LONDON - Global stock markets were on course to end a solid week higher on Friday as investors continued to put their recent caution behind them amid further hopeful signs of an easing of tensions in Ukraine.

In Europe, France's CAC 40 advanced 1 percent to 4,245, while Germany's DAX rose 0.9 percent to 9,307. The FTSE 100 index of leading British shares was 0.7 percent higher at 6,729. Wall Street was poised for solid gains at the open, with Dow futures and the broader S&P 500 futures up 0.3 percent.

Earlier, Asian capped one of their best weeks in months with further gains across most of the main indexes. Hong Kong's Hang Seng jumped 0.6 percent to 24,954.94 and China's Shanghai Composite rose 0.9 percent to 2,226.73. Japan's Nikkei 225 ended little changed at 15,318.34, but still ended up higher over the week.

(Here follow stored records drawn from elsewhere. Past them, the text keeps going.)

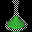 InvisibilityElixirIcon_Small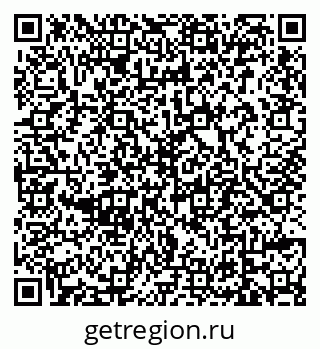 79639594810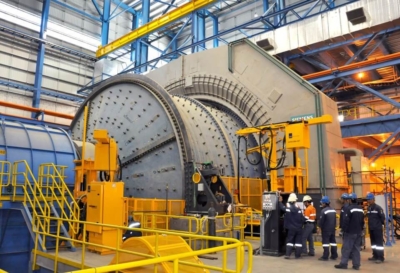 خدمات جامع شرکت تغلیظ سازان آذر در زنجان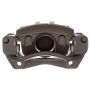 Raybestos FRC12529 Raybestos R-Line Reman Semi-Loaded Caliper & Bracket Assy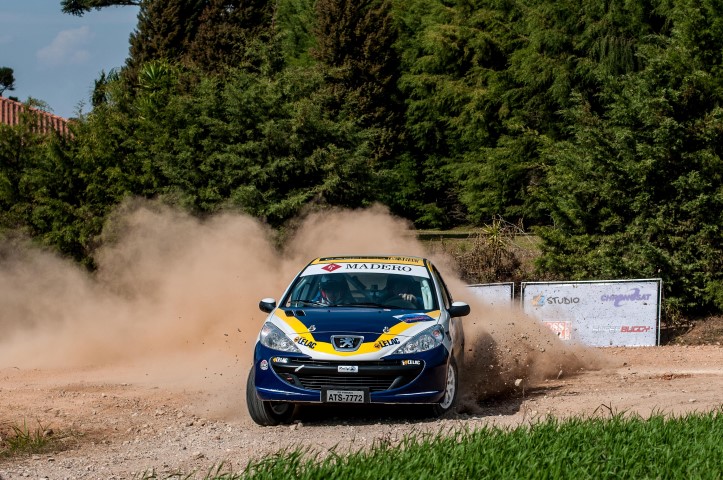 piraquara-rallypr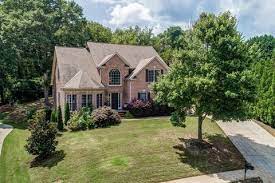 bradshaw farm atlanta ga real estate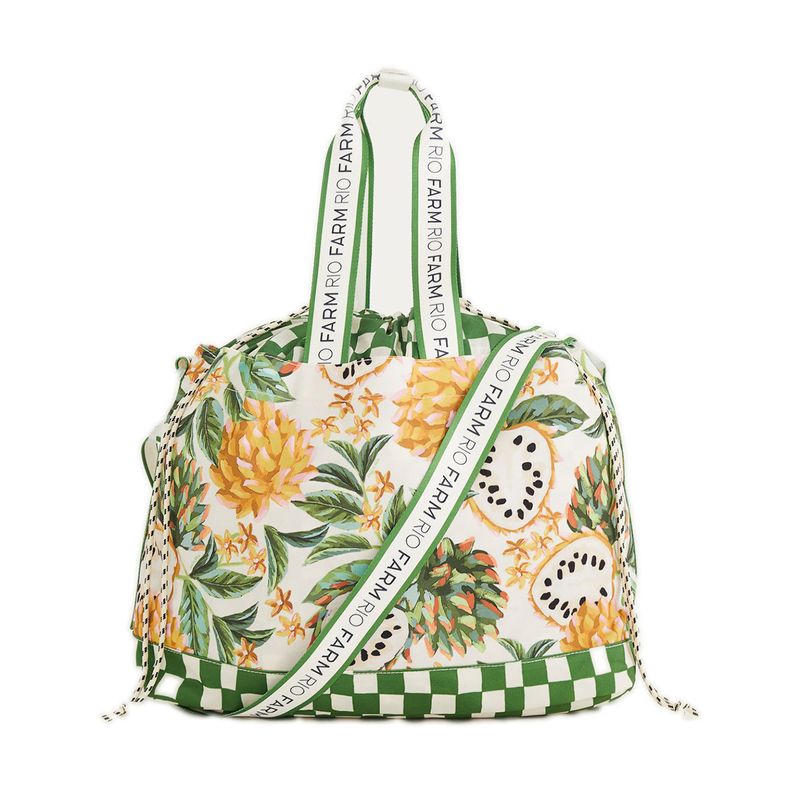 78325619-Totebag-Farm-Carioca-Biriba-Off-White_V1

"This week is a powerful answer to the question of whether equity markets had run too far and were still vulnerable," said David White, a trader at Spreadex. "Investors still have confidence, but are now more price sensitive as capital becomes less cheap."

The main reason ascribed to the solid performance this week has been an apparent easing in Ukraine tensions. On Friday, it's been helped by suggestions that Russia's President Vladimir Putin appears to be toning down his rhetoric on the situation in Ukraine, where pro-Russian rebels are waging an insurgency in Ukraine's east. In addressing hundreds of lawmakers Thursday in the Black Sea resort of Yalta in Crimea, which was annexed by Russia from Ukraine in March, he said Russia's goal was "to stop bloodshed in Ukraine as soon as possible." Russia has also let Ukrainian officials inspect an aid convoy and agreed to let the Red Cross distribute the aid around the rebel-held city of Luhansk, easing concerns that the aid operation is a ruse to get military help to separatist rebels.

Currency markets were fairly subdued, with the euro up 0.2 percent at $1.3388 and the dollar 0.1 percent higher at 102.56 yen. In the oil markets, a barrel of benchmark U.S. crude was up 7 cents to $95.65 a barrel in electronic trading on the New York Mercantile Exchange.